[start TEXT]

Recently, I’ve been tinkering with a Hikvision surveillance system which includes an Android Indoor Station aptly named DS-KH9510-WTE1. Whilst this runs Android behind the scenes, it exposes a custom UI made by Hikvision that completely hides the standard Android screens and menus.

Picture of the indoor station. Courtesy of hikvision.com.
Picture of the indoor station. Courtesy of hikvision.com.

This particular indoor station can be connected via either Wi-Fi or Ethernet. When I designed the network topology, I assumed that configuring a static IP address for this device would be trivial regardless of whether it was connected wired or wirelessly. Needless to say, I was wrong!

After connecting the device to the wireless network, I opened the custom UI to configure the IP address and was greeted with the following:

Screenshot of the network configuration screen of the device.
Screenshot of the network configuration screen of the device.

As the network has no DHCP server it made sense for everything to default to 0.0.0.0, so I filled in the correct IP and subnet mask using the software keyboard. Frustratingly, after I navigated away from the screen and came back to it, everything reset back to 0.0.0.0. This was made even more confusing by the lack of a save button and any feedback at all (am I doing this wrong? Is there something I am supposed to press?).

After testing with other networks and via Ethernet, I finally realized that this UI only works for the wired network interface and not WLAN. Since Hikvision restricted the ability to access the normal Android settings, this means that it’s effectively impossible to use this device with a wireless AP with no DHCP server.

I considered setting up a DHCP server exclusively for this device, but I wanted to see whether I could somehow gain root access and manually configure the network. I thought about a few options:

  • If I was able to access adb, I should be able to obtain a shell and go from there.

[end TEXT]

• TASKS FOR THIS EXERCISE:
**A.** In the Hikvision post, change "surveillance system" to "intercom system" and write out the passage starting with "Recently, I’ve been" and going on through "screens and menus.".
**B.** Write what comes next in the Hikvision post, picking up from where it stops.
The data that comes next is separate from the Hikvision post.

[start DATASET EXTRACT]

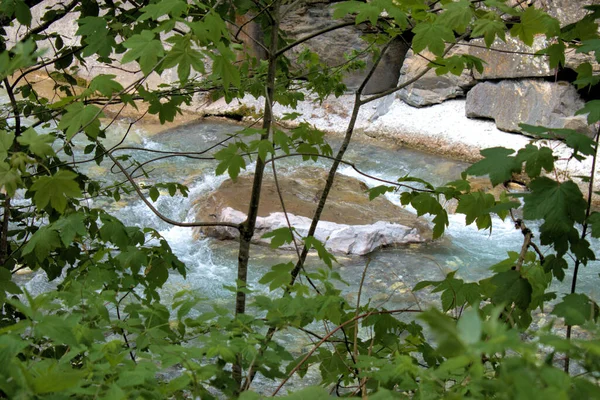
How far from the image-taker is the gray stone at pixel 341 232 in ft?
18.9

[end DATASET EXTRACT]

• EXPECTED ANSWERS:
**A.**
Recently, I’ve been tinkering with a Hikvision intercom system which includes an Android Indoor Station aptly named DS-KH9510-WTE1. Whilst this runs Android behind the scenes, it exposes a custom UI made by Hikvision that completely hides the standard Android screens and menus.

**B.**
  • Hikvision offers a mechanism to install arbitrary APKs to the device. This could be a relatively easy way in, especially if the device is running an old kernel version that has known privilege escalation vulnerabilities.
  • Patching a firmware update to either give me access to the built-in Android settings or another way in.

Attempting USB debugging

The device has a microUSB port on the back which looked promising, opaquely indicated by the device’s manual as a “debug port” without any other detail. I plugged it in my laptop, but unfortunately adb refused to acknowledge its existence:

$ adb devices
$

I also tried to use ADB on TCP/IP on all open ports on the device to no avail. After looking around for a while (there’s surprisingly little information about these online!), I learned that there’s a proprietary Hikvision software named iVMS-4200 that can be used to configure their products in ways that are normally not exposed from the standard UIs.

I proceeded to install the software in a sandboxed Windows desktop environment and connect it to the device. I was optimistic when I saw that this software could also configure the network, but quickly realized that it’s broken in the same way as the Android counterpart. This disappointment was quickly shadowed by the finding of an option to enable adb on the device!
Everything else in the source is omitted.